#### SOURCE PASSAGE

Aim
Benzothiophene compounds are selective estrogen receptor modulators (SERMs), which are recently found to activate antioxidant signaling. In this study the molecular mechanisms of antioxidant signaling activation by benzothiophene compound BC-1 were investigated.
Conclusion
Benzothiophene compound BC-1 activates ARE signaling via reactive metabolite formation that is independent of estrogen receptors.
Methods
HepG2 cells were stably transfected with antioxidant response element (ARE)-luciferase reporter (HepG2-ARE cells). The expression of nuclear factor erythroid 2-related factor 2 (Nrf2) in HepG2-ARE cells was suppressed using siRNA. The metabolites of BC-1 in rat liver microsome incubation were analyzed using LC-UV and LC-MS.

########
#### PROVIDED MATERIAL

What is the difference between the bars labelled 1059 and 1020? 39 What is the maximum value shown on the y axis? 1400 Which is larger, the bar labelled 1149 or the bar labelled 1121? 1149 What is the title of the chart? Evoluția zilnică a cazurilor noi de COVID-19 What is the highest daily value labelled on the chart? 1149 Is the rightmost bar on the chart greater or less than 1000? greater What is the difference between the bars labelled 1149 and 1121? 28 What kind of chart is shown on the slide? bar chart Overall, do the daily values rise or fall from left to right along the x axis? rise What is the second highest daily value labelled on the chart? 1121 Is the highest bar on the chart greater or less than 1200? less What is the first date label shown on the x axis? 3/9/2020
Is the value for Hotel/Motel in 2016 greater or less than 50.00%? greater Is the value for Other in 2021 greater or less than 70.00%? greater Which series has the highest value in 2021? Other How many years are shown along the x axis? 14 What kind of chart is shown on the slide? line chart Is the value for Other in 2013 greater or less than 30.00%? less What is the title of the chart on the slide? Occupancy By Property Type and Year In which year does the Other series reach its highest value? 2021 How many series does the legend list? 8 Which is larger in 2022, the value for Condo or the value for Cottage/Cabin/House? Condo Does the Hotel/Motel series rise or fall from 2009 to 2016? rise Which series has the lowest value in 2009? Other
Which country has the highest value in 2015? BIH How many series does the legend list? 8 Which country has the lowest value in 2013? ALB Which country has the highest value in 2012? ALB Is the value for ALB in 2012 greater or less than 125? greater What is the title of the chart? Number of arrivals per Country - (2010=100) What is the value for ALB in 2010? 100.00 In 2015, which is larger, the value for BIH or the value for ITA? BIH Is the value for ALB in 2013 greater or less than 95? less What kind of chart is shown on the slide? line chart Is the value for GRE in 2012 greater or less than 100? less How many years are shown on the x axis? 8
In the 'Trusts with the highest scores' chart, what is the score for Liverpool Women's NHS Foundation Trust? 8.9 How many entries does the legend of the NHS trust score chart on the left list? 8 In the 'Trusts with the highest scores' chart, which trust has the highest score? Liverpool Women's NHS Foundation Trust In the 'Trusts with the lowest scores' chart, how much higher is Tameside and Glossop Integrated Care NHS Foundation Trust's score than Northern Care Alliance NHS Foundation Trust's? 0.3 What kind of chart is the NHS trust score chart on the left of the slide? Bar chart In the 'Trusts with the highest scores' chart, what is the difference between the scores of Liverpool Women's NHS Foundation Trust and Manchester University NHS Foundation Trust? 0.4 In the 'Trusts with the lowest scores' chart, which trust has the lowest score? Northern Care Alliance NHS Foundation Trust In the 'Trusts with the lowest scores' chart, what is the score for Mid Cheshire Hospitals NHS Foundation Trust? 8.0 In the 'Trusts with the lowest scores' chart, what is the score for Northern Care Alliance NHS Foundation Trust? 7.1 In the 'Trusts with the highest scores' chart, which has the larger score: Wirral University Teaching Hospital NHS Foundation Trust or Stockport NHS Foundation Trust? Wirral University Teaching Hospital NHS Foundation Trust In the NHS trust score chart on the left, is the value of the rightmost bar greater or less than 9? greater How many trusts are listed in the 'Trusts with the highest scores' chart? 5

########

_WHAT YOU NEED TO DO_
1. Answer these questions using the passage on benzothiophene compound BC-1:
(a) What class of compounds does the passage say benzothiophene compounds belong to?
(b) Which cells were stably transfected with the antioxidant response element (ARE)-luciferase reporter?
(c) Which two methods were used to analyze the metabolites of BC-1?
2. In one to three sentences, explain how BC-1 activates ARE signaling according to the passage on benzothiophene compound BC-1.
3. Continue the passage on benzothiophene compound BC-1, starting after its final sentence.
The data above come from a different source than the passage on benzothiophene compound BC-1.

_SET OF ANSWERS_
1.
(a) Selective estrogen receptor modulators (SERMs).
(b) HepG2 cells.
(c) LC-UV and LC-MS.

2. BC-1 activates ARE signaling through the formation of reactive metabolites. This activation is independent of estrogen receptors.

3.
Results
Addition of BC-1 (5 μmol/L) in HepG2-ARE cells resulted in a 17-fold increase of ARE-luciferase activity. Pretreatment with the estrogen receptor agonist E2 (5 μmol/L) or antagonist ICI 182,780 (5 μmol/L) did not affect BC-1-induced ARE-luciferase activity. However, transfection of the cells with anti-Nrf2 siRNA suppressed this effect by 79%. Addition of BC-1 in rat microsome incubation resulted in formation of di-quinone methides and o-quinones, followed by formation of GSH conjugates. BC-1 analogues with hydrogen (BC-2) or fluorine (BC-3) at the 4' position did not form the di-quinone methides. Both BC-2 and BC-3 showed comparable estrogenic activity with BC-1, but did not induce ARE-luciferase activity in HepG2-ARE cells.